Leith shifted nervously: the Arrow in his palm seemed to burn with an even greater potency, though the flame did not flare like it often had. 'You say only those not of the Fire can touch the Arrow without hurt,' he said. 'Why can I touch it, then?'

The silence emanating from the darkness went on for some time. 'Leith, I don't know the answer to that. But somehow you and the Arrow are linked: it responds to your thoughts and emotions, it heals where you see hurt, it flames when you are angry. It is an extension of your heart. Anyone who looks on the Arrow sees you, and the strength and beauty and fire within you.' The philosopher's voice sounded suddenly thin, somehow hesitant, as though approaching a thought he did not want to give voice to.

But this fragility did not communicate itself to Leith. 'My heart? Or the Arrow's heart?

Phemanderac, I feel like I am an extension of it - as though I am a walking quiver, a place for the Jugom Ark to rest before it is finally used by its rightful owner. Sometimes it speaks to me, and makes me do what it wants! You don't know how many times I've begged it to leave me alone!' Abruptly the youth stood up and stumbled off into the darkness, clearly unable to bear the weight of what was being asked of him. The Arrow flared in his hand like a beacon: bright, clean, pure, beckoning. Desirable.

Phemanderac did not follow. Instead he put his head in his hands, and whispered to himself: 'I see your heart, Leith.' Then, unable to speak the words written on his own heart, he wept.

CHAPTER 10
THE HALL OF CONAL GREATHEART

THE BHRUDWAN ARMY MARCHED westwards, dragging Stella along with them.
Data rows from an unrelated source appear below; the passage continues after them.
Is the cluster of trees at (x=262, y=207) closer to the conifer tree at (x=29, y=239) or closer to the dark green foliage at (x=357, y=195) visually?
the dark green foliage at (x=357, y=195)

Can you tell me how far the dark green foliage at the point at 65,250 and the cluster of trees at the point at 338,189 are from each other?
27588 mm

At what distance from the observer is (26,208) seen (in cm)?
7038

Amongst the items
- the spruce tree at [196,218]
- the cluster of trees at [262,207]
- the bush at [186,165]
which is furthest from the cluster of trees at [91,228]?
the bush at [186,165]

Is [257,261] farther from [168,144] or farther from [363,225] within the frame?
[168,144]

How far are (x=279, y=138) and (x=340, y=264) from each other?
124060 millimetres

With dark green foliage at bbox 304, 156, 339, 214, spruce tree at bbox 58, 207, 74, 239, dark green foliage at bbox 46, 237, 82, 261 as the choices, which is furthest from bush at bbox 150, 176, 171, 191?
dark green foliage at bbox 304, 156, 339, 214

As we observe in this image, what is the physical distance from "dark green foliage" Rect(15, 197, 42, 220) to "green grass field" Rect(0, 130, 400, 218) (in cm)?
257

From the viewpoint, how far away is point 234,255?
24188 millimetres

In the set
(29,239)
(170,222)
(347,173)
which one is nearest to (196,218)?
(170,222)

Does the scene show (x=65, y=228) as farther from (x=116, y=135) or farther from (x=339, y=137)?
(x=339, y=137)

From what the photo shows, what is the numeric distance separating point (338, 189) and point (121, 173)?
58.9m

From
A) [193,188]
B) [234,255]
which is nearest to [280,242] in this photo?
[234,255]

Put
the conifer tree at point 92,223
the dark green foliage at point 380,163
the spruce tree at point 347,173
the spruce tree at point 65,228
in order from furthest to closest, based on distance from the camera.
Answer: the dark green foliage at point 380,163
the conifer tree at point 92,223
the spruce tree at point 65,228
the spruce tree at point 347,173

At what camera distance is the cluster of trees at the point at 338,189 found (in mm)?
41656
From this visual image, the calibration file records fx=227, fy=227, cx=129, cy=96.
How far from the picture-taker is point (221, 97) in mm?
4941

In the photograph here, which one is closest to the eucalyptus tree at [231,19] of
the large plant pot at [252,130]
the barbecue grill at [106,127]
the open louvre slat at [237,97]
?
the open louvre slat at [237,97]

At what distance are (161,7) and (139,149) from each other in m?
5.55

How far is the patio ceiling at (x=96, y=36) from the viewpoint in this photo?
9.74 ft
Somewhere ahead lay the borders of Faltha; and somewhere beyond that huddled the towns and villages of home, places made by ordinary people doing everyday things, unaware of what marched towards them.

Stella shivered in her white cocoon. She knew with a dreadful certainty what marched towards the Falthans. She had seen it in all its pitiless, terrifying violence. She stared at the wastelands outside her cot, seeing nothing but the fire set to Loulea, the cries of those about to die. Nothing she could do was able to erase the horror, so much greater than even her own terror of the man who had her in thrall.

A week ago Stella had woken from evil dreams to find the eunuch leaning over her, shaking her, his eyes rolled back in his head and his flabby body rigid with the control of his master.